Given aggregate canary metrics by slice, return a sorted list of failing gates. Lower is better for WER, latency, cost, and unsafe rate; higher is better for task success and citation support.

Hidden answer: invariant, tests, and Python solution

Invariant: every slice is judged against its own configured budgets, and severity is normalized so different metric units can be sorted together. Test missing metrics, exactly-on-threshold values, lower-is-better metrics, higher-is-better metrics, and multiple failures in the same slice.

def rank_canary_risks(slices, gates):
    failures = []
    for slice_name, metrics in slices.items():
        for metric, gate in gates.items():
            if metric not in metrics:
                failures.append((float("inf"), slice_name, metric, "missing"))
                continue

            value = metrics[metric]
            direction = gate["direction"]
            threshold = gate["threshold"]

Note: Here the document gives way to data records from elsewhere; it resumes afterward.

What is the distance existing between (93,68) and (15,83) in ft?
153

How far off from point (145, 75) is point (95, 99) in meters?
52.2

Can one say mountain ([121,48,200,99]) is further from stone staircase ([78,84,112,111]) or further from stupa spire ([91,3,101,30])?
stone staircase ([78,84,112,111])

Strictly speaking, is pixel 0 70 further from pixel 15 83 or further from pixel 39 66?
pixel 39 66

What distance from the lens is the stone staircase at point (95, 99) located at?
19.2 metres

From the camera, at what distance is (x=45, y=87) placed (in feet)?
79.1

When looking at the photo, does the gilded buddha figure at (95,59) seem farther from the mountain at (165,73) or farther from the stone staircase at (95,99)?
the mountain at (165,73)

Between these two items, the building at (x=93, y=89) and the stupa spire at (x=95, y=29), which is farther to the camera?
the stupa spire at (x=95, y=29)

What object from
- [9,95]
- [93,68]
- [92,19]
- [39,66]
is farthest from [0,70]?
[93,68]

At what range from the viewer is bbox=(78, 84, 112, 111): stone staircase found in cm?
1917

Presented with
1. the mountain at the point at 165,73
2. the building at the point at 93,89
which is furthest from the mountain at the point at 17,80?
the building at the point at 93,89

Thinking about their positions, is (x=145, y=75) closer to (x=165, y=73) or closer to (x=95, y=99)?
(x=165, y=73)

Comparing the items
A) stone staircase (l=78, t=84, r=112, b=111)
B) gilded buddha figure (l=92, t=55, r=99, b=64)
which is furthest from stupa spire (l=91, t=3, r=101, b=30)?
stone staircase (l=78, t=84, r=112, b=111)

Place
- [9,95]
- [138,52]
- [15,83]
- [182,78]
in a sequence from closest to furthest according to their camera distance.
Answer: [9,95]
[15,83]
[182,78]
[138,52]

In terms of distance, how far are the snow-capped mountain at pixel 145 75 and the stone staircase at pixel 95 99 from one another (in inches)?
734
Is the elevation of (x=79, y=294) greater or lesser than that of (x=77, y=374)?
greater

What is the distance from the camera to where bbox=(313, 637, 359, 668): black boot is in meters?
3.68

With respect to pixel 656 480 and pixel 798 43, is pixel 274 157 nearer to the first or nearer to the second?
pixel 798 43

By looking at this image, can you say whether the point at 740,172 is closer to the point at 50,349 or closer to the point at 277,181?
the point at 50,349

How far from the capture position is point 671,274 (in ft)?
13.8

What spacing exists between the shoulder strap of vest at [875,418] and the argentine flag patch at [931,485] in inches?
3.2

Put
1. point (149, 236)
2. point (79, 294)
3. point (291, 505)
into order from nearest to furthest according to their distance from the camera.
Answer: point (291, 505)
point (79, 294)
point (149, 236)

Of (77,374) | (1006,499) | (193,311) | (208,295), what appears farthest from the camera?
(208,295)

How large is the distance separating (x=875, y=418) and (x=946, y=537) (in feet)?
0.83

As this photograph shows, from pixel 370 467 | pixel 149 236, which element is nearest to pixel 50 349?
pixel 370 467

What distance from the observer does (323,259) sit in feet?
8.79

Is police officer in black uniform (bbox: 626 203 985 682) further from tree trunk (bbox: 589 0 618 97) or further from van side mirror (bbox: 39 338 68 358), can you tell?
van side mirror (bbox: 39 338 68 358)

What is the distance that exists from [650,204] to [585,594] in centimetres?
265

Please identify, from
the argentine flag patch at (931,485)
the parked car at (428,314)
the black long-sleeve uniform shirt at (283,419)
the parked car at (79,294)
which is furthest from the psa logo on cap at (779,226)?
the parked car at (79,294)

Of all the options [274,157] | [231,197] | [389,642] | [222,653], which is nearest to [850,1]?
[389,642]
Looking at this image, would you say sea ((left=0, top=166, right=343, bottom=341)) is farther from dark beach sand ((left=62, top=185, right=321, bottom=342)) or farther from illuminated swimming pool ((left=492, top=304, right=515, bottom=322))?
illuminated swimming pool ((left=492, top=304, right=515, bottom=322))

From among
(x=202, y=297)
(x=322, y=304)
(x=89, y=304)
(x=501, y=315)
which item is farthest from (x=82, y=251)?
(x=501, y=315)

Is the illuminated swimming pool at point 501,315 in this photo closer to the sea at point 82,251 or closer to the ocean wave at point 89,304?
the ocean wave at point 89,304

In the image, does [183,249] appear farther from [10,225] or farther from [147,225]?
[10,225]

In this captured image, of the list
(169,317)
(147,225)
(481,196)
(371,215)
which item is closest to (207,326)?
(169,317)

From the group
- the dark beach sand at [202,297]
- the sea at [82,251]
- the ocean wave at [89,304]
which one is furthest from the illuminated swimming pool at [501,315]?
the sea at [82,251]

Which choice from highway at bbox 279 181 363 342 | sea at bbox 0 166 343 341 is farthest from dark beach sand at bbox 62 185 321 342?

            if direction == "max":
                over = value - threshold
                if over > 0:
                    severity = over / max(abs(threshold), 1e-9)
                    failures.append((severity, slice_name, metric, value))
            elif direction == "min":
                under = threshold - value
                if under > 0:
                    severity = under / max(abs(threshold), 1e-9)
                    failures.append((severity, slice_name, metric, value))
            else:
                raise ValueError(f"unknown direction: {direction}")

    failures.sort(reverse=True)
    return [
        {"slice": s, "metric": m, "value": v, "severity": round(sev, 4)}
        for sev, s, m, v in failures
    ]

Blind 75 Connection: Meeting Rooms II

Explain how the Meeting Rooms II heap pattern maps to GPU serving capacity planning for speech workloads.

Hidden answer: strategy and production analogy

In the coding problem, sort intervals by start time and keep a min-heap of end times; the heap size is the number of rooms needed. In serving, requests or streams occupy accelerator memory and decode slots for an interval. The same idea estimates peak concurrent sessions, but production also needs variable token rates, queueing, batching, priority classes, and safety margin.

Blind 75 Connection: Word Search II

Explain how trie pruning from Word Search II relates to spoken command recognition and constrained decoding.

Hidden answer: strategy and speech analogy

Word Search II uses a trie to reject impossible prefixes early and avoid exploring every path. Speech systems use similar prefix constraints for command grammars, contact names, entity biasing, or safety-sensitive tool names. The mistake is over-constraining so the decoder cannot recover from ASR noise or user paraphrases.